Vision Transformers that Never Stop Learning
This work addresses the fundamental challenge of loss of plasticity in continual learning for Vision Transformers, a problem for researchers developing adaptable AI systems.
This paper investigates the loss of plasticity in Vision Transformers (ViTs), identifying that stacked attention modules exhibit increasing instability and feed-forward networks suffer pronounced degradation. They propose ARROW, a geometry-aware optimizer that adaptively reshapes gradient directions for attention modules, which effectively improves plasticity and maintains better performance on new tasks.

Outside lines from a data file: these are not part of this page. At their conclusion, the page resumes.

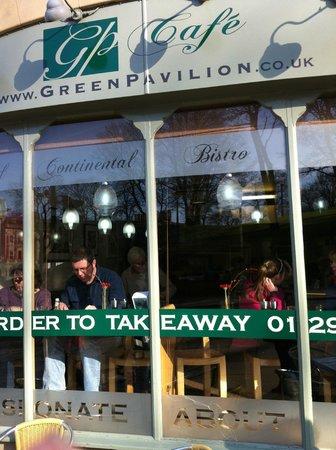 Cafe at The Green Pavilion:                   Green Pavilion Cafe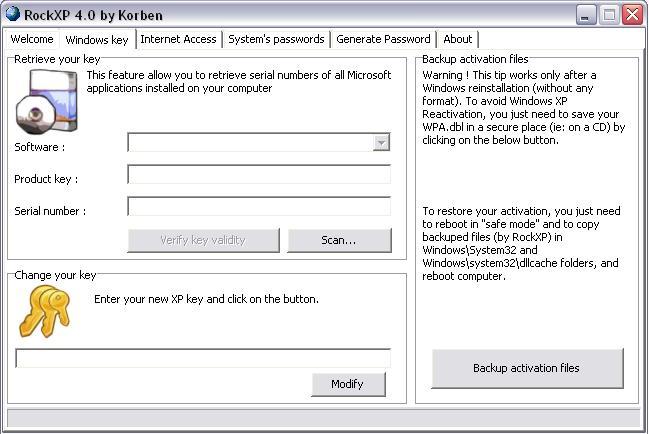 Описание Сделайте ваш Windows XP genuine, то есть настоящим, за 5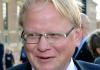 Peter Hultqvist - Foto: Frankie Fouganthin, Wikimedia, CC BY-SA 4.0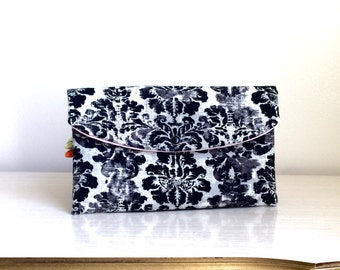 Gray and black Damask clutch/ Wedding Gift Ideas/clutch/gift idea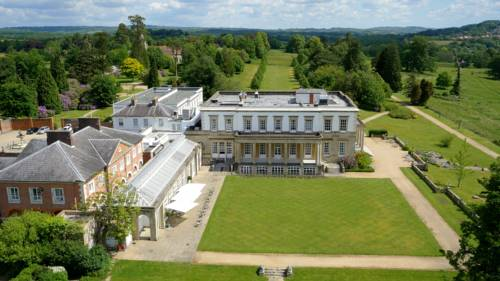 Buxted Park Country House Cover Picture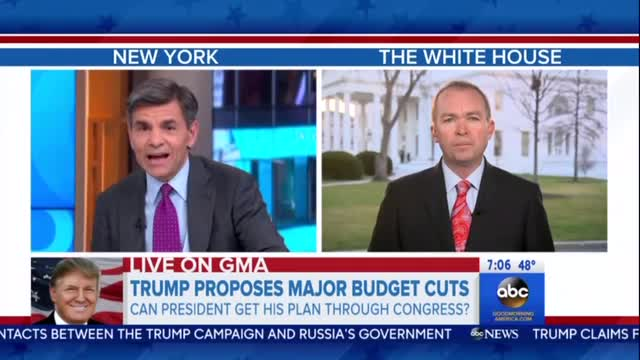 Stephanopoulos Grills Budget Director Over Trump's 'Dead on Arrival' Proposed Budget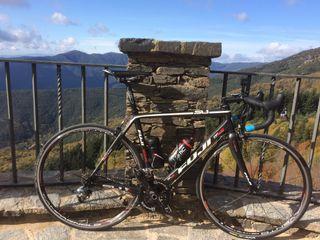Bicicleta de carretera Fuji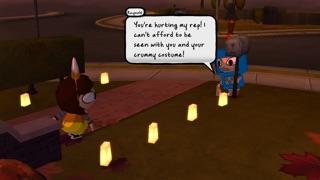 Screenshot #8 for Costume Quest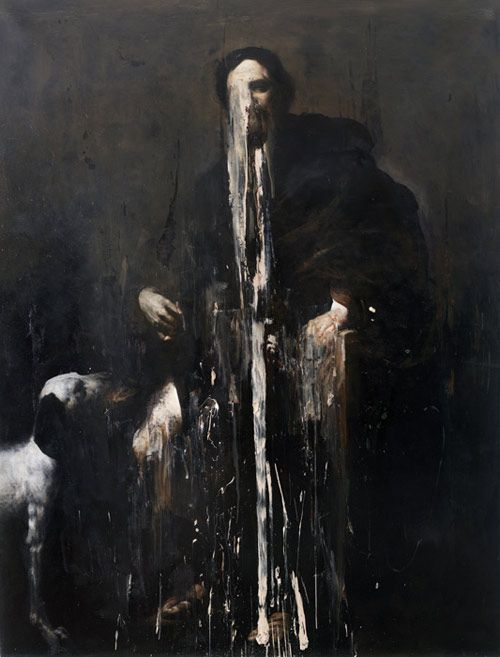 Hauntingly Beautiful Painting by Italian artist Nicola Samori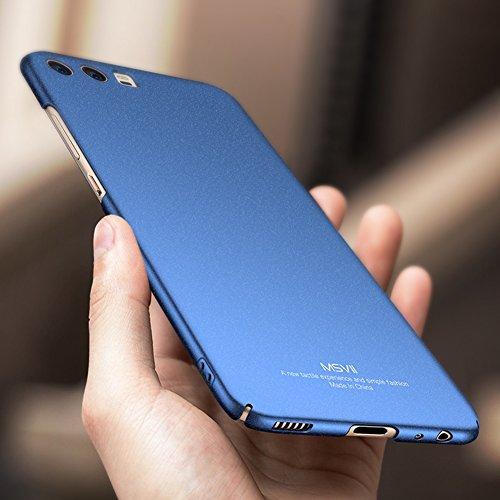Huawei P10 Plus 5,5 Zoll Hülle, MSVII® PC Kunststoff Härte Hülle Schutzhülle Case Und Displayschutzfolie für Huawei P10 Plus 5,5 Zoll - Gold JY30040 Blau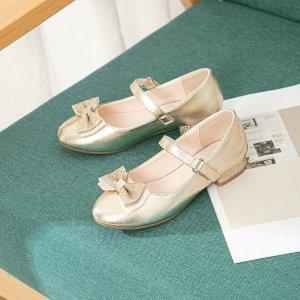 Для девочек Туфли мэри джейн металлический с бантом SHEIN. Цвет: золотистый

Loss of plasticity refers to the progressive inability of a model to adapt to new tasks and poses a fundamental challenge for continual learning. While this phenomenon has been extensively studied in homogeneous neural architectures, such as multilayer perceptrons, its mechanisms in structurally heterogeneous, attention-based models such as Vision Transformers (ViTs) remain underexplored. In this work, we present a systematic investigation of loss of plasticity in ViTs, including a fine-grained diagnosis using local metrics that capture parameter diversity and utilization. Our analysis reveals that stacked attention modules exhibit increasing instability that exacerbates plasticity loss, while feed-forward network modules suffer even more pronounced degradation. Furthermore, we evaluate several approaches for mitigating plasticity loss. The results indicate that methods based on parameter re-initialization fail to recover plasticity in ViTs, whereas approaches that explicitly regulate the update process are more effective. Motivated by this insight, we propose ARROW, a geometry-aware optimizer that preserves plasticity by adaptively reshaping gradient directions using an online curvature estimate for the attention module. Extensive experiments show that ARROW effectively improves plasticity and maintains better performance on newly encountered tasks.